The chapter starts off with the White Rabbit returning and passing by Alice, muttering to himself the same old worries about the Duchess. Carroll quickly goes on after this portion to say that the hall is gone as well as all of its contents. This phenomenon was discussed in my other entry, What Happened to the Hall?. A very strange occurrence, indeed.

To sum up, Alice runs off to find the gloves and fan that the Rabbit requested. She found his house and searched it for the gloves, and in the process she discovered another bottle marked… well, that’s the thing, it wasn’t marked as was the last one in the hall. She decides to drink it and finds herself growing rather quickly and ends up jammed inside the house. The White Rabbit and some associates discover the giant in his house and attempt to get her out. However, this does not work, and they end up tossing cakes that actually shrink her back down to size.

A bottle that makes her grow and cakes that make her shrink…  Déjà vu?

The roles have been reversed, though. The bottle inside the Rabbit’s home is what makes her grow for the second time in the story, and even more, it’s not marked as the last was, which said “DRINK ME.” The second cake that also served an opposite purpose wasn’t labeled, either. What does this all mean? Maybe nothing. Maybe Wonderland really is a nonsensical world that, when it comes right down to it, means nothing at all. On the other hand, this could be an example of how Alice is giving into the logic of Wonderland, no matter how “queer” it may seem. She has previously drunken the bottle with the label, but even then she checked it twice to see if it was poison. Now, after eating things so far to change her side, she drinks it without a second thought, regardless of any label. Maybe she is slowly becoming “mad” like all the rest… or was she already mad, as the Cheshire Cat would say?

Well, first of all, I’m surprised about the Wonderland inhabitants’ reactions to the changes Alice goes through throughout the story. Now I’m not saying that these shrinking and growing results are a regular sight in Wonderland. So far there hasn’t been any other shrunken or grown beings roaming about. However, we must consider the fact that the Rabbit and the others tossed cakes at Alice. Obviously, no one just goes and throws cakes at dangerous-looking giants and expecting everything to be alright. They shrunk her. This establishes that they in fact have knowledge of the possibility of growing and shrinking in Wonderland. This opens the possibilities to why the Rabbit was surprised at first sight of the first-enlarged Alice, which I discussed in another of my posts.

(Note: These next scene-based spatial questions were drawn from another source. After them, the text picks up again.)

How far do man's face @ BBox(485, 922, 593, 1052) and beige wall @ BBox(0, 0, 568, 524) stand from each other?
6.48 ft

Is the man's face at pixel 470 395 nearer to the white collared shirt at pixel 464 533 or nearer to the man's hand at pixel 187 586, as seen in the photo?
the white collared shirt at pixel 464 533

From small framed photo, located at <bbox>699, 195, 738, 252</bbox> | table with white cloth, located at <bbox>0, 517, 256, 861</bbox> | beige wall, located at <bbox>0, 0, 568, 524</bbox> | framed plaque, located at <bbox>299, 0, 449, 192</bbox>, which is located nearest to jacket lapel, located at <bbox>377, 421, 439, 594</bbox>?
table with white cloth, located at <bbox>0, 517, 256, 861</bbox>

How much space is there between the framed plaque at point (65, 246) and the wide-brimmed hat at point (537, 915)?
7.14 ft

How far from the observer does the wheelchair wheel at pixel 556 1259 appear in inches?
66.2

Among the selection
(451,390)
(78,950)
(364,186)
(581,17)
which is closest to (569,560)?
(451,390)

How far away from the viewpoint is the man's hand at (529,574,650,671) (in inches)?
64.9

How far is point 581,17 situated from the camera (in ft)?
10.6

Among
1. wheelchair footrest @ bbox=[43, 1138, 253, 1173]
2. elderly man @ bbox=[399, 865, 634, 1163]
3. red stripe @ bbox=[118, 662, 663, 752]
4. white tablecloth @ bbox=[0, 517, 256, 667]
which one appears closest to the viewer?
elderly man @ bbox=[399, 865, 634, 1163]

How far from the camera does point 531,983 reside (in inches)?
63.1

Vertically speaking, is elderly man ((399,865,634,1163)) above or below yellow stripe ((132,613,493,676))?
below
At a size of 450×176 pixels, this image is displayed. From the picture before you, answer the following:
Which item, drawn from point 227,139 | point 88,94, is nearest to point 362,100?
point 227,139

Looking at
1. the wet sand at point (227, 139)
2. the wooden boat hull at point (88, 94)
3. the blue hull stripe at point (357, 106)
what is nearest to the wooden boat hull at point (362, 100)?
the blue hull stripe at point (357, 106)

Here’s a thought: recall how Alice was mistaken for a “Mary Ann.” In the notations of The Annotated Alice, it explains that the term “Mary Ann” was a euphemism for a “servant girl.” At the time, Alice is shrunken. Referring to another annotation, it says that the Rabbit “angrily ordered about his servants, despite his timid character.” Maybe he was very angry in his ordering of Alice because she was one of the few beings that were actually physically smaller than him, therefore he could order her around without any problems. This is another explanation for why the Rabbit ran off terrified after seeing Alice in her first giant stage.

The associates of the White Rabbit attempted to somehow get Alice out of the house. A rather comical scene comes when the Lizard “Bill” is booted out from the chimney by Alice. Following it, however, is a very grave remark from the Rabbit:

“We must burn the house down!” said the Rabbit’s voice.

This could easily be interpreted to the extreme, sliding a “dark” them into the underlying meaning of the story, as I have read in another student’s blog, as well as many others. It is his house, keep in mind. The old, vague picture of a kind, timid White Rabbit I remember from the Disney movie is quickly fading. I suspect there is more of this to come from him. One a side-note, I am a little confused at why Lewis Carroll named the chapter as he did. Although I find it immensely clever, I find the part with Bill a little too small to encompass the whole chapter, for the chapter is filled with events.

So, obviously there is much to analyze in this chapter, even in this mere part one of two. How do you see it?